The year probably was 1994, so I guess its understandable that I don’t exactly recall how did I come across a copy of Numerical Recipes in C: The Art of Scientific Computing. But while skimming through the pages, I eventually got to the part on evaluating polynomials, and read something that struck me very deeply. The paragraph that described what I now know is Horner’s scheme read as follows:

We assume that you know enough never to evaluate a polynomial this way:

p=c[0]+c[1]*x+c[2]*x*x+c[3]*x*x*x +c[4]*x*x*x*x;

or (even worse!),

p=c[0]+c[1]*x+c[2]*pow(x,2.0)+c[3]*pow(x,3.0)+c[4]*pow(x,4.0);

Come the (computer) revolution, all persons found guilty of such criminal behavior will be summarily executed, and their programs won’t be! It is a matter of taste, however, whether to write

p=c[0]+x*(c[1]+x*(c[2]+x*(c[3]+x*c[4])));

or

p=(((c[4]*x+c[3])*x+c[2])*x+c[1])*x+c[0];

Boy was I guilty! Who would have ever thought there was another way of evaluating a polynomial than the obvious one? And that it would be so much more elegant and efficient?

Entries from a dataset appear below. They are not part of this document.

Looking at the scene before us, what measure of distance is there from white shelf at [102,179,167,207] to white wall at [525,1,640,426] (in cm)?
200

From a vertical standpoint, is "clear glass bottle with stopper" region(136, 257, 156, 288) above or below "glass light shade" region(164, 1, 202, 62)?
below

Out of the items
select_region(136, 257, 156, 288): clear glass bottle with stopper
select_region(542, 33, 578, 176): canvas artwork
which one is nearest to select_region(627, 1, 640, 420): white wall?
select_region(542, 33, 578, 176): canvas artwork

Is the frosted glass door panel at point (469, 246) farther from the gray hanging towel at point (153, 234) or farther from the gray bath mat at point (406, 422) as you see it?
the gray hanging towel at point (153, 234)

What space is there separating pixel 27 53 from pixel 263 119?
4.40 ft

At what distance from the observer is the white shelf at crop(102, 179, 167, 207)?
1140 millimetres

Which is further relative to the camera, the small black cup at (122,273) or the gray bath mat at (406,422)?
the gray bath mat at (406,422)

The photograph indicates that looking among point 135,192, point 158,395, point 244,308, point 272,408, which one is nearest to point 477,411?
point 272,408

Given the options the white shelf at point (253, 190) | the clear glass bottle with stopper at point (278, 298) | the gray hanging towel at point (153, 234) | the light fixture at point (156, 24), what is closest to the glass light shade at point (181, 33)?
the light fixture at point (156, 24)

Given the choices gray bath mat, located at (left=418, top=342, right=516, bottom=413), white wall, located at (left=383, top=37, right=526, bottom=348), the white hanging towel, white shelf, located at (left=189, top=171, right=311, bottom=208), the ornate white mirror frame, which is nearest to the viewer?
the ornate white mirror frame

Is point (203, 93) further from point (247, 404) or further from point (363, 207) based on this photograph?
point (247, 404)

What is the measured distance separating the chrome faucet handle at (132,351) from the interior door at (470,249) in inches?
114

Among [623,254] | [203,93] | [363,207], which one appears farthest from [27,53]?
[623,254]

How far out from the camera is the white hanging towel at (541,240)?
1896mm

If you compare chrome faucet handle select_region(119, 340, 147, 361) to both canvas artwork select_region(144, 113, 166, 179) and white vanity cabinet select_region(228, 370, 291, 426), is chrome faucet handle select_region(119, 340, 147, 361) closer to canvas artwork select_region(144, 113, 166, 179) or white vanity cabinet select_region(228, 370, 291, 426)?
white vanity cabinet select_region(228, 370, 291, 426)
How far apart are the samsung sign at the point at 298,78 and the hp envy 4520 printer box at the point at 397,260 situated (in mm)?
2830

Would be nice if it was just a polynomial thing, but of course it isn’t, and the more complicated the math you are trying to get your computer to do, the larger the chance you are doing it terribly bad. And although much has been written about algorithms, the gospel doesn’t seem to be spreading too swiftly: as I am writing this, the first match for a search of “prime numbers python ” that google returns is this. And he is not alone

So what am I in for? The idea is to bridge the gap between straightforward brute force (a sin I have been as guilty as anyone else of) and the elegant simplicity of efficient code. Hopefully, this will allow me to escape the guillotine when the Jacobins take over…

There are some simple rules that I intend to follow, at least until I decide not to:

1. Uncomplicated complexity. The math content will be kept reasonably simple. Or maybe simple isn’t the word, as things may get utterly complex. But I will try to stay out of unnecessary complications, so a high school diploma should be all you need to come along on the ride…
2. Plain python. Sure, C++ is a zillion times faster, but python takes care of most gory details, and makes it easier to concentrate on the algorithm. Plus, it’s so cool and trendy!
3. No libraries. Sage, SciPy, PARI, qhull, FFTW… whatever it is you are trying to achieve computationally, there is a faster way than replicating the code you find in this blog. And interesting as that may be, it would take a lot of the charm of writing this blog, if it turned into a description of somebody else’s API. So yes, we will even code our own FFTs!

### 5 Responses to Excusatio Non Petita

1. Eva says:

Jaime me parece usted un auténtico erudito en la materia, ojalá hubiera más gente con este tipo de inquietudes. Felicidades, siga usted por este camino…

2. John says:

Glad to discover you have a blog. I look forward to reading more.

3. sykora says:

Your resolution on not using any libraries has earned you a place in my “must come back and check” list. Good luck.

4. Jaime says:

Hope I won’t dissapoint you…

In the weeks to come I have the intention of dealing with prime numbers, FFTs, and then some algorithmic geometry, at least convex hulls and Voronoi diagrams…

And, of course staying away from those nasty libraries that take all the fun away!

Do feel free as well to leave your suggestions for topics you’d like to see worked out in detail.

5. bbblaker says:

I just wanted to throw out a word of appreciation. The posts so far haven’t been new information for me, but your code and writing are so lucid I feel I have a much better handle on these topics. I’m looking forward to future posts!